Selecting the last inserted Date
I want my stock market data in CrateDB to be up to date, requiring I run this script regularly.
However, I do not want to download data I already have or have duplicate entries in CrateDB.
That’s why I create this function, which selects the most recent date from the data in my CrateDB table. I will use this date to calculate the period to download data from in the download_data
function: this way, this function will only download new data!
def select_last_inserted_date(table_name):
# creating table (only in case it does not exist yet)
create_table(table_name)
# selecting the maximum date in my table
statement = "select max(closing_date) from " + table_name + ";"
cursor.execute(statement)
# fetching the results from the query
last_date_data = cursor.fetchall()
last_date = last_date_data[0][0]
# if the query is empty or the date is None, start by 2023/01/01
if (len(last_date_data) == 0 or last_date is None):
print("No data yet, will return: 2023-01-01")
return datetime.strptime("2023-01-01", "%Y-%m-%d")
# printing the last date
print("Most recent data on CrateDB from: " + last_date.strftime("%Y-%m-%d"))
return last_date
In the get_period_to_download
function, I calculate the difference between today and the last inserted date and return the corresponding period.
def get_period_to_download(last_date):
# calculating the difference between today and the last date
today = datetime.now()
days_difference = today - last_date.replace(tzinfo=None)

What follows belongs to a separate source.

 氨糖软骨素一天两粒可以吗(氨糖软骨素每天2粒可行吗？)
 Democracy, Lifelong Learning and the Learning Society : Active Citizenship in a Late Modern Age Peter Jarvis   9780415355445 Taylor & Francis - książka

# return the period corresponding to the difference, or 1 year
if (days_difference < timedelta(days=5)):
return '5d'
elif (days_difference < timedelta(weeks=4)):
return '1mo'
elif (days_difference < timedelta(weeks=13)):
return '3mo'
elif (days_difference < timedelta(weeks=26)):
return '6mo'
else:
return '1y'
The only thing missing is a method to wrap up everything. Let’s move on to it!
Updating the table
This method wraps up all the others.
- I first get the most recent date in the table with
select_last_inserted_date
- Then I calculate the period between today and this date with
get_period_to_download
- I take the list of all SP 500 tickers with
get_sp500_ticker_symbols
- And then, for each of these tickers, I download the data with
download_data
and insert it in CrateDB withinsert_values
This is what the final function looks like:
def update_table(table_name):
# getting the last date in the table
last_date = select_last_inserted_date(table_name)
# calculating the period to download data from
period = get_period_to_download(last_date)
# getting all SP 500 tickers
tickers = get_sp500_ticker_symbols()
# downloading and inserting data from each ticker
for ticker in tickers:
data = download_data(ticker, period)
insert_values(table_name, data)
Final Test
I have all the necessary functions ready to work!
To have a clean final test, I
- place all the functions at the beginning of the Notebook and run their code blocks
- leave the CrateDB connection and the
update_table
call at the end
# Connecting to CrateDB
conn = ps.connect(host="<YOUR_CLUSTER>", port=5432,
user="admin", password="<PASSWORD>", sslmode="require")
cursor = conn.cursor()
# Updating table
table_name = "sp500"
update_table(table_name)
I navigate to the CrateDB Admin UI, where I see the new table sp500 was created and that it is filled with the financial data
I make a simple query to get Apple’s data from my sp500 table
SELECT *
FROM "admin"."sp500"
WHERE ticker = 'AAPL'
ORDER BY closing_date LIMIT 100;
And instantly get the results
Now I can run this script whenever I want to update my database with new data!
Wrap up
In this post, I introduced a method to download financial data from Yahoo Finance using Python and pandas and showed how to insert this data in CrateDB.
I profited from CrateDB’s high efficiency in rapidly inserting a large amount of data into my database and presented a method to get the most recent input date from CrateDB. That way, I can efficiently keep my records in CrateDB up to date!